Source text:
Dasler – We are an example of how some Lutherans play a bit loose with the standard liturgy. The passing of the peace traditionally comes before the offering because of Jesus words in Matthew 5:23-24 “So when you are offering your gift at the altar, if you remember that your brother or sister has something against you, leave your gift there before the altar and go; first be reconciled to your brother or sister, and then come and offer your gift.”

In the early church it was also the traditional post Easter greeting. People at Amazing Grace thought it would be better to use this as a welcome nearer the early part of the service. Some people use it as an opportunity to welcome new folks, others use a traditional formula “the peace of Christ be with you” and others take the opportunity to reach out to a child because we have encouraged the concept that “all kids are our kids”.

Thompson – Amazing Grace uses what I typify as a relaxed or more informal style of service, while retaining the Lutheran liturgical style. Could you comment on this?

Dasler – Luther believed that the liturgy form was optional structure for the church, so you can find Lutherans all over the map on this question. Like most Lutheran Churches, Amazing Grace straddles a respect for Liturgy and Biblical Authority. As children of the enlightenment we like to know the reason we worship the way we do and so our worship and music committee tries to ensure that our services maintain both a purpose and direction. I have been aware more recently that our faith is expressed in four types of spiritualities:

……Thinking……Feeling……Doing……Being
(from John Ackerman’s book “Listening to God”)

Material provided:
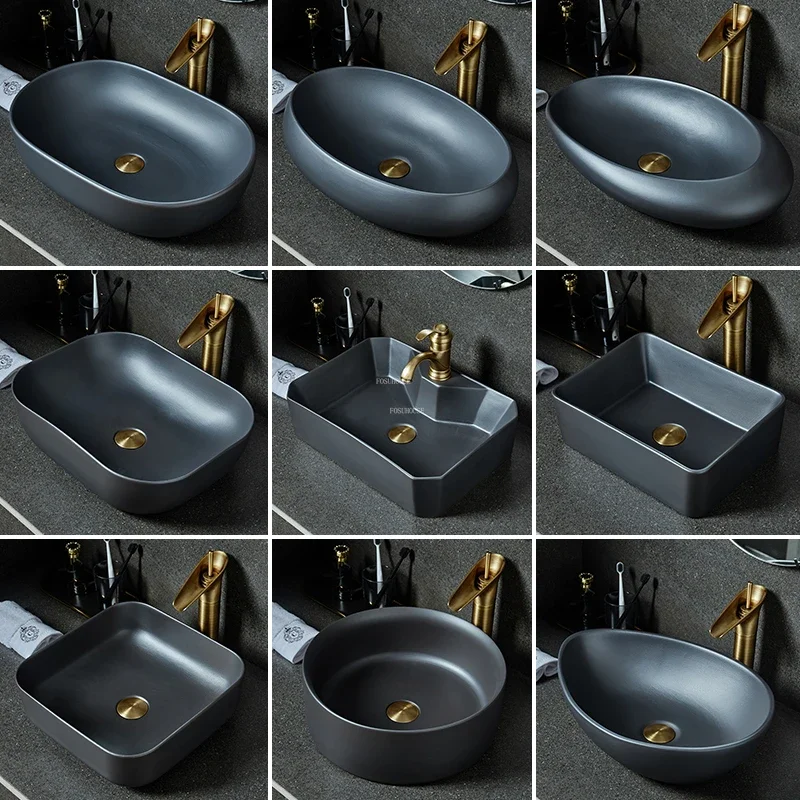 Creative Art Ceramic Bathroom Sinks Retro Large Bathroom Washbasins Luxury Home Overhead Sink Nordic Kitchen Countertop Basin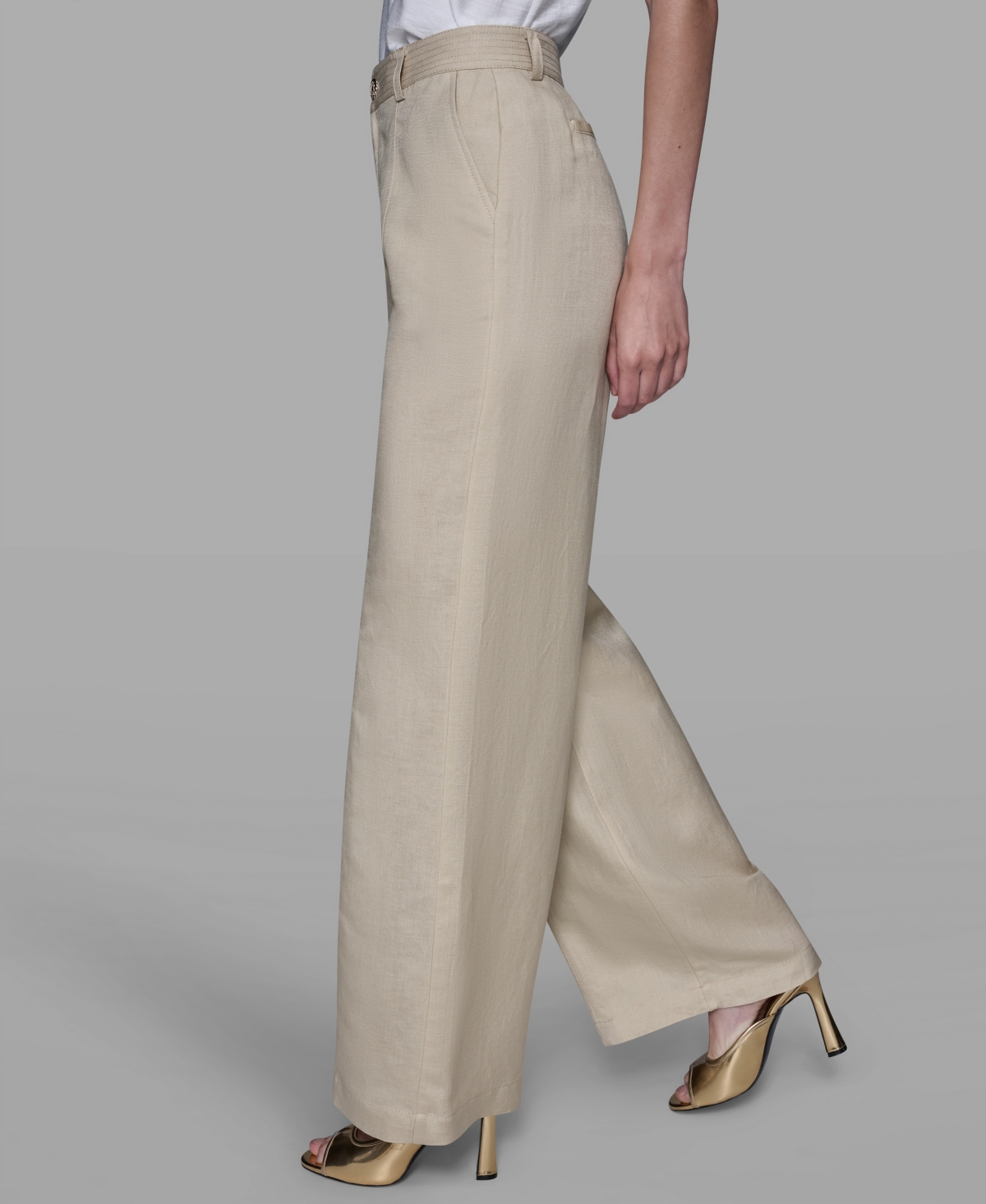 Karl Lagerfeld Women's Straight Pocket Detail Pants In Neutral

Work to complete:
1. List the four types of spirituality named in the interview.
2. Which Bible passage does the interview cite as the reason the passing of the peace traditionally comes before the offering?
3. Revise the interview, starting at "Thompson – Amazing" and ending after "comment on this?". Replace "relaxed" with "casual".

Solution list:
1. Thinking, Feeling, Doing, Being

2. Matthew 5:23-24

3.
Thompson – Amazing Grace uses what I typify as a casual or more informal style of service, while retaining the Lutheran liturgical style. Could you comment on this?